- First set a measurable goal. Some goals might be: to generate 10% more solutions within 6 months to come up with an original solution for problem "X" within 2 weeks to practice generating ideas by brainstorming (for example, "find at least 50 ideas for a new product")
- Second, set up criteria to indicate whether or not you have or are reaching your goal. Typical criteria are: a) the ideas are novel (in that particular context) b) the ideas are useful, they solve the problem or meet the challenge c) the ideas can be implemented within an appropriate time and budget
Third, read and learn about creativity techniques. This information can be gathered from books, conferences, other people, software products and online.
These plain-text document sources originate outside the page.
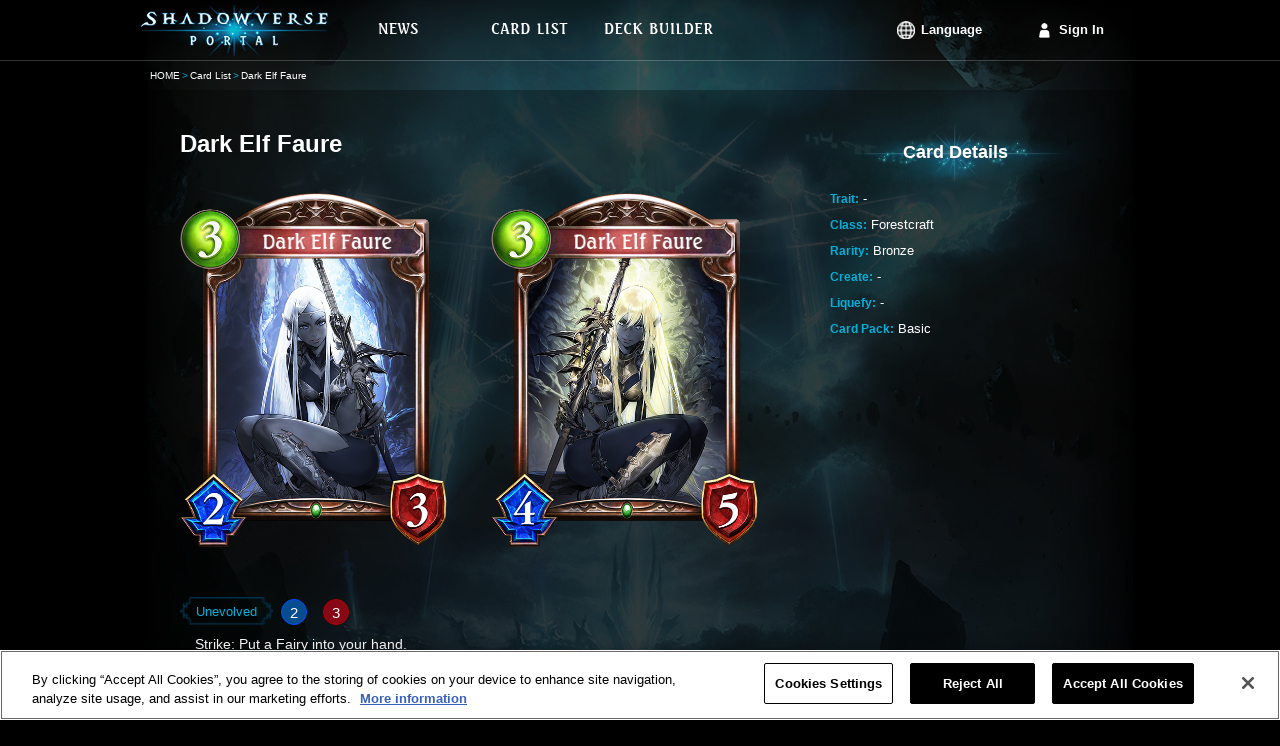

--- FILE ---
content_type: text/css
request_url: https://shadowverse-portal.com/public/assets/css/page/card/index.css?202601141713
body_size: 1283
content:
.card-relative-cards:after,.card:after{clear:both}.card-content{padding:30px 0}.card-content+.card-content{border-top:1px solid rgba(255,255,255,.2)}.card-content .el-label-card-state{margin-right:15px}.card-content-skill{font-size:14px;max-height:999999px;margin-top:10px;margin-left:15px}.card-content-description{font-size:13px;-webkit-box-sizing:border-box;box-sizing:border-box;width:540px;max-height:999999px;margin-top:20px;margin-left:10px;padding:15px 45px;color:#01b1da;background-image:url(https://shadowverse-portal.com/public/assets/image/card/global/bg_description.png?20251281248)}.card,.container{background:rgba(0,0,0,.6)}.el-card-detail-image{position:relative;width:110px;height:143px}.el-card-detail-image-cardname{position:absolute;z-index:1000;top:15px;left:26px;width:67px;height:9px}.el-card-detail-image-cardname.space-large{left:22px}.el-card-detail-image-cardname img{position:absolute;top:50%;right:0;left:0;max-height:100%;margin:0 auto;-webkit-transform:translateY(-50%);-ms-transform:translateY(-50%);transform:translateY(-50%)}.ja .el-card-detail-image-cardname{top:16px;width:66px;height:6px}.ja .el-card-detail-image-cardname.space-large{left:24px}.ko .el-card-detail-image-cardname.space-large{left:25px}.zh-tw .el-card-detail-image-cardname{height:8px}.el-card-detail-description{margin-left:120px}.el-card-detail{width:300px;margin-right:10px;margin-bottom:12px}.el-label-card-state.is-small{font-size:9px;max-width:93px}.el-card-status.is-small.is-life{margin-left:2px}.container{min-height:815px;padding-bottom:60px}.card{zoom:1;min-height:755px;padding:40px}.card:after,.card:before{display:table;content:''}.card.type-2pick,.card.type-st-pick{min-height:auto;margin-top:-60px;background:0 0}.card-back-button{width:100%;margin-bottom:50px}.card-back-button a{cursor:pointer}.card-main{float:left;width:590px}.card-main-list{margin-top:20px}.card-main-title{font-size:24px}.zh-tw .card-main-title{font-weight:400}.card-main-title-ruby[name-ruby]{position:relative}.card-main-title-ruby[name-ruby]:before{line-height:100%;position:absolute;right:-5em;bottom:95%;left:-5em;content:attr(name-ruby);-webkit-transform:scale(.5);-ms-transform:scale(.5);transform:scale(.5);-webkit-transform-origin:bottom center;-ms-transform-origin:bottom center;transform-origin:bottom center;text-align:center}rt{display:none}.card-main-image-section{margin-top:35px}.card-main-image{position:relative;display:inline-block;width:272px;height:354px}.card-main-image+.card-main-image{margin-left:35px}.card-main-image-cardname{position:absolute;z-index:1000;top:38px;left:62px;width:168px;height:23px}.card-main-image-cardname.space-large{left:49px}.card-main-image-cardname img{position:absolute;top:50%;right:0;left:0;max-height:100%;margin:0 auto;-webkit-transform:translateY(-50%);-ms-transform:translateY(-50%);transform:translateY(-50%)}.en .card-main-image-cardname{top:39px;height:22px}.ja .card-main-image-cardname{top:40px;left:70px;width:154px;height:16px}.ja .card-main-image-cardname.space-large{left:59px}.fr .card-main-image-cardname{left:64px;width:164px}.fr .card-main-image-cardname.space-large{left:53px}.it .card-main-image-cardname{left:61px}.it .card-main-image-cardname.space-large{left:51px}.ko .card-main-image-cardname{left:61px}.ko .card-main-image-cardname.space-large{left:50px}.de .card-main-image-cardname.space-large{left:51px}.zh-tw .card-main-image-cardname{top:39px;left:61px;height:18px}.zh-tw .card-main-image-cardname.space-large{left:49px}.card-info{float:left;width:270px;margin-top:-12px;margin-left:50px}.card-info-content{font-size:13px;line-height:2;width:250px;margin:0 auto}.card-info-get-redether{display:inline-block;vertical-align:top}.card-info-get-redether-spacer{display:inline-block;padding-left:5px}.card-relative{margin:0 40px 80px}.card-relative-heading{font-size:16px;line-height:66px;width:184px;height:66px;text-align:center;background-image:url(https://shadowverse-portal.com/public/assets/image/card/global/bg_relatedcard.png?20251281248);-webkit-background-size:100% 100%;background-size:100%}.card-relative-cards{zoom:1;margin-top:20px}.card-relative-cards:after,.card-relative-cards:before{display:table;content:''}.card-banner-area{border-top:1px solid #333}.card-banner-button{position:relative;display:block;width:700px;height:212px;margin:50px auto 0;cursor:pointer}.card-banner-button img{position:absolute;width:100%;height:100%}.card-banner-button img.is-default{z-index:1;-webkit-transition:opacity .25s ease 0s;-o-transition:opacity .25s ease 0s;transition:opacity .25s ease 0s;opacity:1}.card-banner-button:hover .is-default{opacity:0}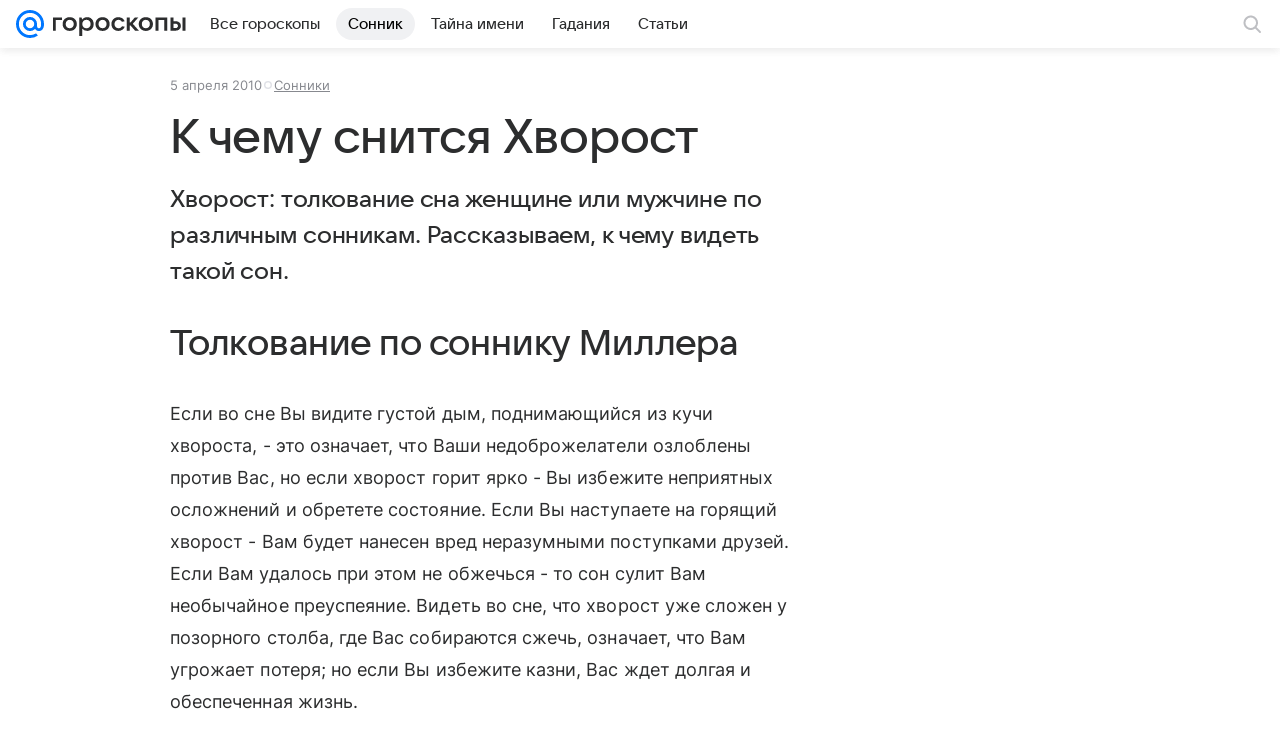

--- FILE ---
content_type: text/plain; charset=utf-8
request_url: https://media-stat.mail.ru/metrics/1.0/
body_size: 657
content:
eyJhbGciOiJkaXIiLCJjdHkiOiJKV1QiLCJlbmMiOiJBMjU2R0NNIiwidHlwIjoiSldUIn0..1e9uia1sjZa1YSkQ.[base64].kHvEamkpBw1f9qkQ9WXSAA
Spend time with people who you believe are creative and ask them how they did it. There are many paths to creativity.
Flood yourself with information in your chosen area of creativity then deliberately expose yourself to information outside your area.
Practice meditation or some kind of peaceful, relaxing activity or quiet exercise. Avoid becoming too entrenched in your routines.
Don't allow your beliefs to distort your perceptions. A useful technique is to deliberately and consciously attempt to integrate opposites at every opportunity within your own mind. Develop the attitude that your creative work is important even if others do not share your belief; allow such judgmental attitudes to be their problem, not yours. Practice using affirmations and re-framing (seeing things from another angle or in another context) to de-program your self critical habits.
Creativity is not a gift of some sort, it is a state of being. Learning a creativity-increasing technique of some sort will give you some tools and help you, but will not automatically change your point of view about yourself and your creativity; your belief and value systems about creativity and creativity myths must change as well.